The Yellow Birds

In Kevin Powers's visceral debut novel, The Yellow Birds, the war in Iraq seems driven as much by the relentless intensity of the hot, bright sun as by the suicidal fervor of the insurgents. Private Bartle, 21, and his younger buddy Murph soldier up every day, donning body armor and Goopacks to walk the streets and outskirts of Al Tafar. Whether they live or die seems not a matter of training, strategy or superior technology but of luck.

The Yellow Birds is a meditative war story, more Red Badge of Courage than Catch-22. In chapters that alternately take place during training at Fort Dix, deployment in Al Tafar, discharge through Kaiserslautern and home again, Powers captures their transition from naïve enlistees to war-weary, guilt-ridden veterans.

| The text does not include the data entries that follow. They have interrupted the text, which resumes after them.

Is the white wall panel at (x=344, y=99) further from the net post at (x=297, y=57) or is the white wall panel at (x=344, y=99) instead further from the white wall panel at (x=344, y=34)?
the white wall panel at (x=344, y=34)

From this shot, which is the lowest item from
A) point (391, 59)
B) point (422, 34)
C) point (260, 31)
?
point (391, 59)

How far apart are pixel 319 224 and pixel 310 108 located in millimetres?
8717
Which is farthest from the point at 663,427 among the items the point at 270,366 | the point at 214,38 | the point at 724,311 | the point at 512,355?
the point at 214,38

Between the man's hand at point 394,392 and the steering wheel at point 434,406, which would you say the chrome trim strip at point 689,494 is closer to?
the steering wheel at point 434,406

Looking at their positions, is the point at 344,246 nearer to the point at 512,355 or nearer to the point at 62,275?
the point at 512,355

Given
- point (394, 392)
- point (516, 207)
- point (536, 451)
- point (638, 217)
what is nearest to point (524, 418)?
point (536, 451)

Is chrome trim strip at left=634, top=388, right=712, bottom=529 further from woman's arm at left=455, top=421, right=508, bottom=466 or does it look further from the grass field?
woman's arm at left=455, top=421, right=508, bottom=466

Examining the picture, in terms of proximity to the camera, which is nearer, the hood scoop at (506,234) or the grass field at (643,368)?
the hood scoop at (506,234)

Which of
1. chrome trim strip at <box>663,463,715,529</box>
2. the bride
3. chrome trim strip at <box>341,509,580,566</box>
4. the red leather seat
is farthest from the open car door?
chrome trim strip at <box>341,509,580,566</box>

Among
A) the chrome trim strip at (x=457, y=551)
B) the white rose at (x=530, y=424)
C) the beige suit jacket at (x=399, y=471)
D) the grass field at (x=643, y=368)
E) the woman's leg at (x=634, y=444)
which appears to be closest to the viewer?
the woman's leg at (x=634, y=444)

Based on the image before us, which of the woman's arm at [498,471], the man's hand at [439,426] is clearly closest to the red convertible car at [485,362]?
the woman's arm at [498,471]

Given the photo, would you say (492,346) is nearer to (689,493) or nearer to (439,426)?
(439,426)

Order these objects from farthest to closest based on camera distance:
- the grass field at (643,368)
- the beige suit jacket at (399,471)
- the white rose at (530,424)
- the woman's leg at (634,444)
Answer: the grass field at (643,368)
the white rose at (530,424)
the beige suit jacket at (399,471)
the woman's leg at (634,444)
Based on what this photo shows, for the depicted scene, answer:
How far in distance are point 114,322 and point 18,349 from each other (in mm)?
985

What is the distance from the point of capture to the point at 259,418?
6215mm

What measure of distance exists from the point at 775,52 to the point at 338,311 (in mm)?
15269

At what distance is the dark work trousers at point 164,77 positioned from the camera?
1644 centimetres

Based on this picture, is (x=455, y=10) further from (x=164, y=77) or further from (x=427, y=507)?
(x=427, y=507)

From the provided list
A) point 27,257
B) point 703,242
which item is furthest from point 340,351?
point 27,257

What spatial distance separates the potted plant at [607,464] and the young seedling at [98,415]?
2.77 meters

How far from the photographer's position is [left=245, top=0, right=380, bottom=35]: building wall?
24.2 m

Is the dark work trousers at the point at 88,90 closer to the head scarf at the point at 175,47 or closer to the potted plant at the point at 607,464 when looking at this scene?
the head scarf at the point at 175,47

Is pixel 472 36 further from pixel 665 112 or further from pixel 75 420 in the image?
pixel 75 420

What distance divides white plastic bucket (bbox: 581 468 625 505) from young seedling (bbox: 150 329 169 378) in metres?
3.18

Powers's sensitive novel reflects the soldier's difficult reentry back home as Bartle holes up in an empty Richmond, Va., apartment while "the dull world that ignored our little pest of a war rolled on." When asked "Hey, how are you?" he wishes he could just tell the truth: "I feel like I'm being eaten from the inside out and I can't tell anyone what's going on because everyone is so grateful to me all the time and I'll feel like I'm ungrateful... or like I'll give away that I don't deserve anyone's gratitude and really they should all hate me for what I've done." Fortunately, we have the talented Iraq War veteran Powers to tell his story for him. --Bruce Jacobs, founding partner, Watermark Books & Cafe, Wichita, Kan.